* EXERCISE INSTRUCTIONS *
Print everything from "Little Richard continued" down to "release in 2011." in the Little Richard text below, copying it word for word.

(Beginning of TEXT SECTION)

Little Richard continued to recover from the operation on his left hip in the first part of 2010. On June 5–6, 2010, he spent time at The Rock House in Franklin, Tennessee to record a new track — a cover of Dottie Rambo's "He Ain't Never Done Me Nothing But Good", as part of a star-studded tribute to the late gospel songwriting legend which is slated for release in 2011.
In January 2011, Penniman appeared for an interview on the set of Charles Wright's "Express Yourself Show." Interviewed by Mr. Duran, Penniman preached a brief messsage to his Latino fans, spoke of his ongoing recovery from the operation on his hip, and introduced his rap recording artist nephew, RR112, who performed a partial rhyme at the end of the interview. He performed at "A Capital Fourth" celebration in Washington, D.C. on July 4, 2011. His performance included several of his most well known hits, including Good Golly Miss Molly.

(End of TEXT SECTION)
(Beginning of THE DATA)

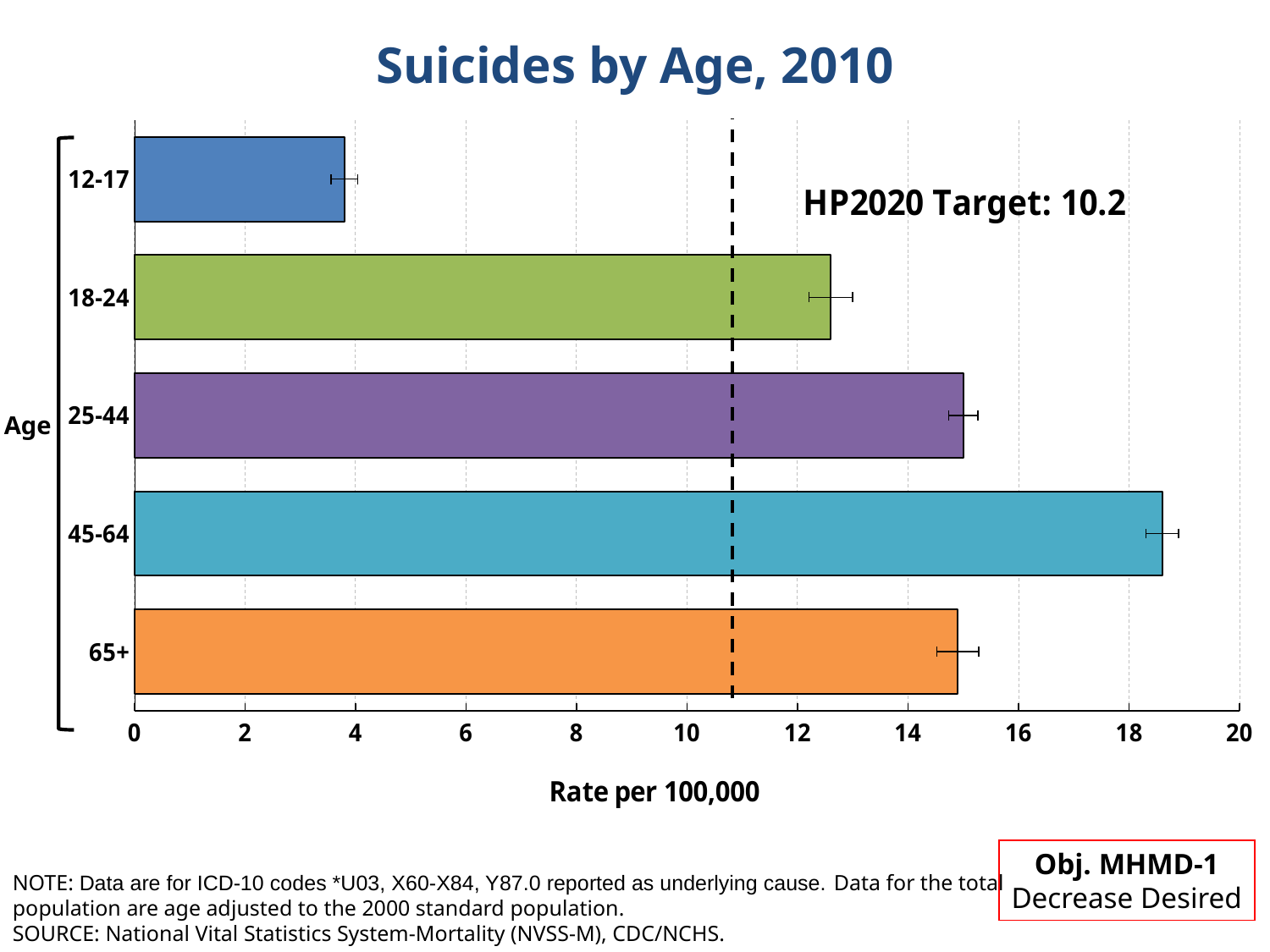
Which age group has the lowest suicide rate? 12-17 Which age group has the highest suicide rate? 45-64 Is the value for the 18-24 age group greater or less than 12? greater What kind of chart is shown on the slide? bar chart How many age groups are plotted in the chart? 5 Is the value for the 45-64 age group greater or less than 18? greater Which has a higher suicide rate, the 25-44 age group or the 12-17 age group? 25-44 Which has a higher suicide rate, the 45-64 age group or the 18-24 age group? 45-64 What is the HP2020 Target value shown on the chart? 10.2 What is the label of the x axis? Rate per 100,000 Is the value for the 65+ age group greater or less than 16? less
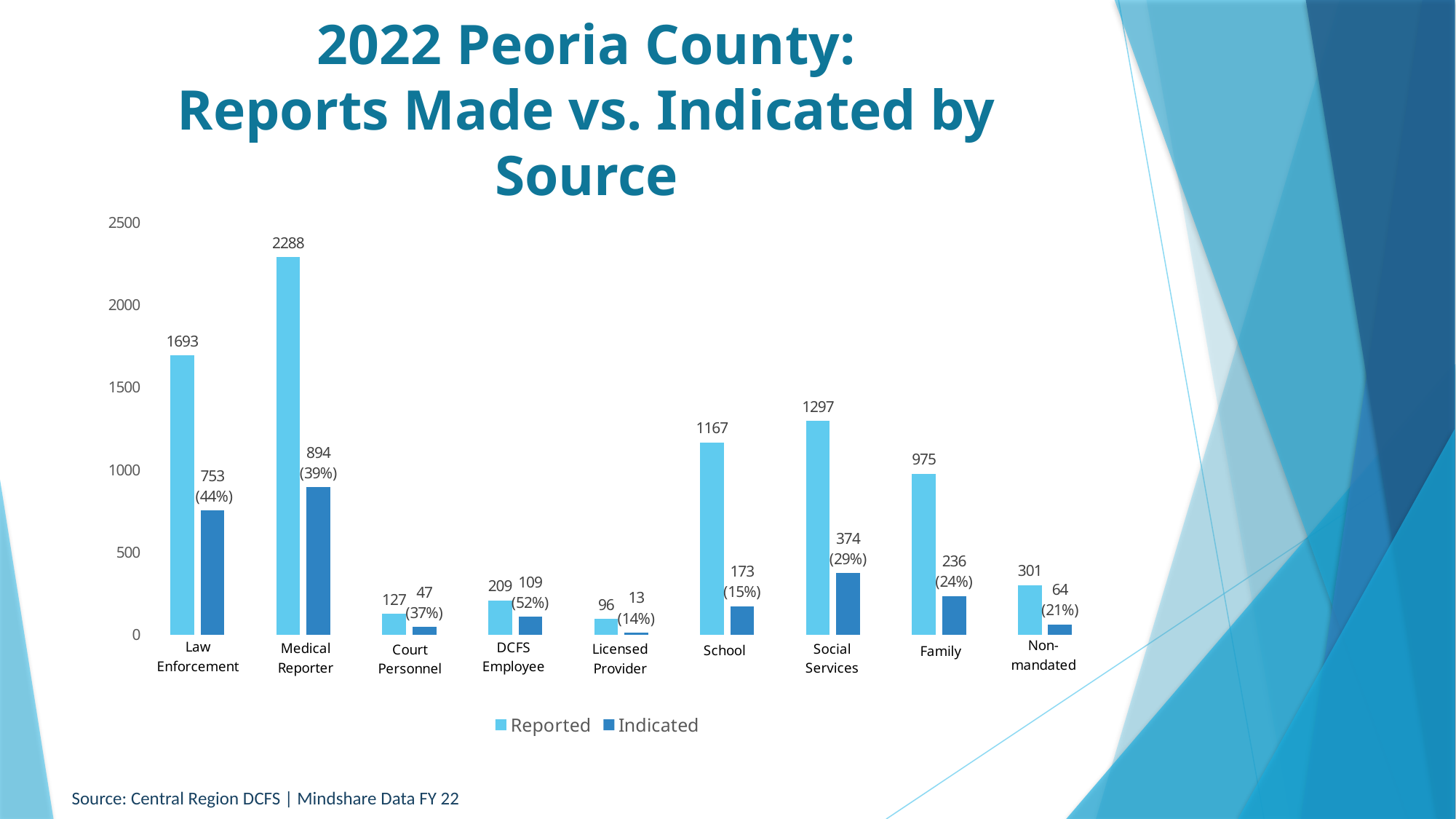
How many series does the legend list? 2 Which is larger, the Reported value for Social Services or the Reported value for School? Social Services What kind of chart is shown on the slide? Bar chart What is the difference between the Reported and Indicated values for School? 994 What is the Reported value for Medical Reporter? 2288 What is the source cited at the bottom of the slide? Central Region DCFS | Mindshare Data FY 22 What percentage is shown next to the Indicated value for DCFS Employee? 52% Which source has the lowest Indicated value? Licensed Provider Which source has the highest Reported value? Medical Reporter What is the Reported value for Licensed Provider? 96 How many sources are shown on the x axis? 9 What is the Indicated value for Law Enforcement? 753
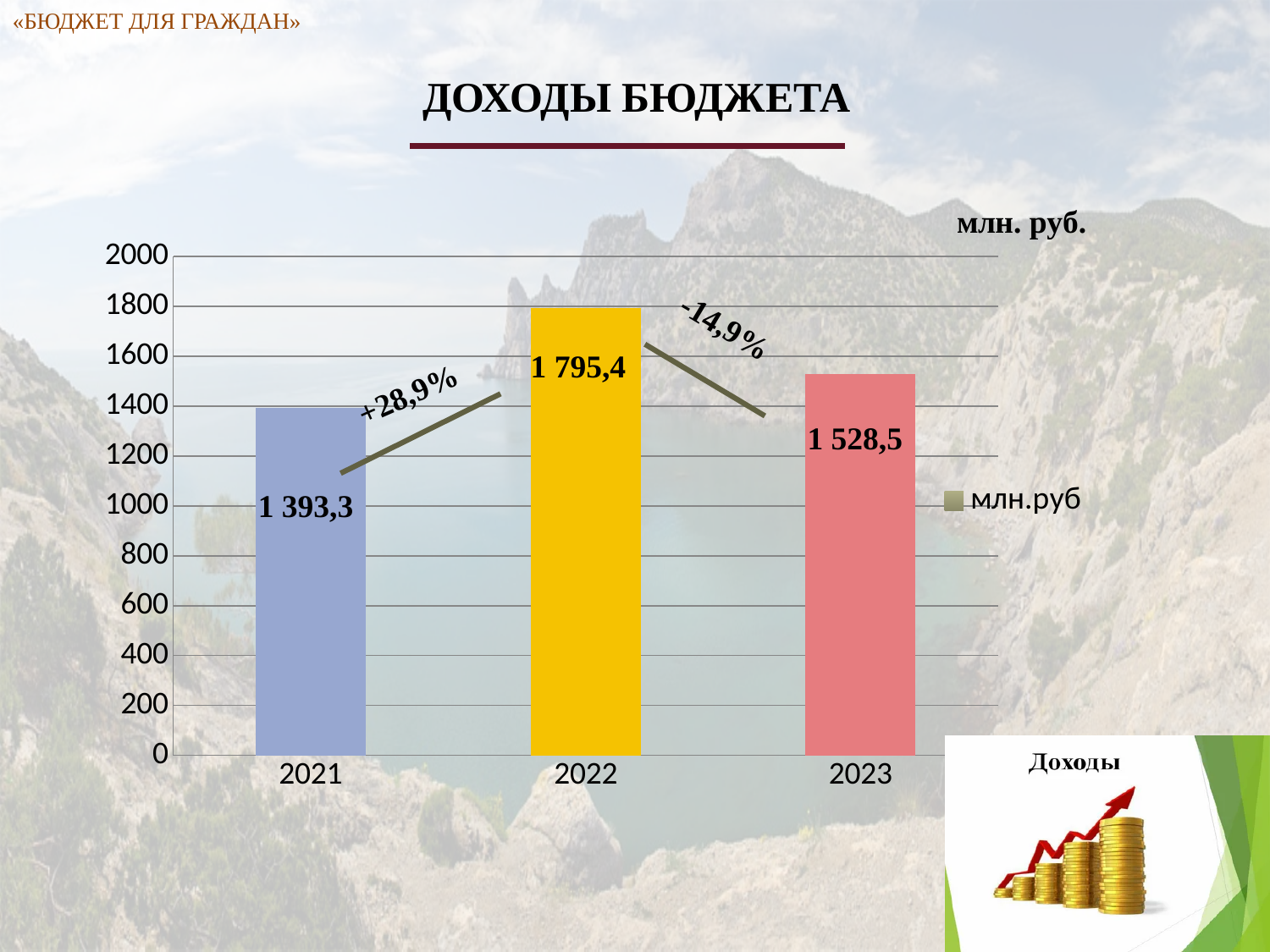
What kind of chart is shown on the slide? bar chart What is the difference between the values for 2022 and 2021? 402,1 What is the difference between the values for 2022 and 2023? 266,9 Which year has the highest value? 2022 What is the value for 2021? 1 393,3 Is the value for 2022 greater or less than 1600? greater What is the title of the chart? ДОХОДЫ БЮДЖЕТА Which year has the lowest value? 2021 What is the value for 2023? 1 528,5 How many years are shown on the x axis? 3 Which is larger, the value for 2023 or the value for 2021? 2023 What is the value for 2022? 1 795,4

(End of THE DATA)

* ANSWER AREA *
Little Richard continued to recover from the operation on his left hip in the first part of 2010. On June 5–6, 2010, he spent time at The Rock House in Franklin, Tennessee to record a new track — a cover of Dottie Rambo's "He Ain't Never Done Me Nothing But Good", as part of a star-studded tribute to the late gospel songwriting legend which is slated for release in 2011.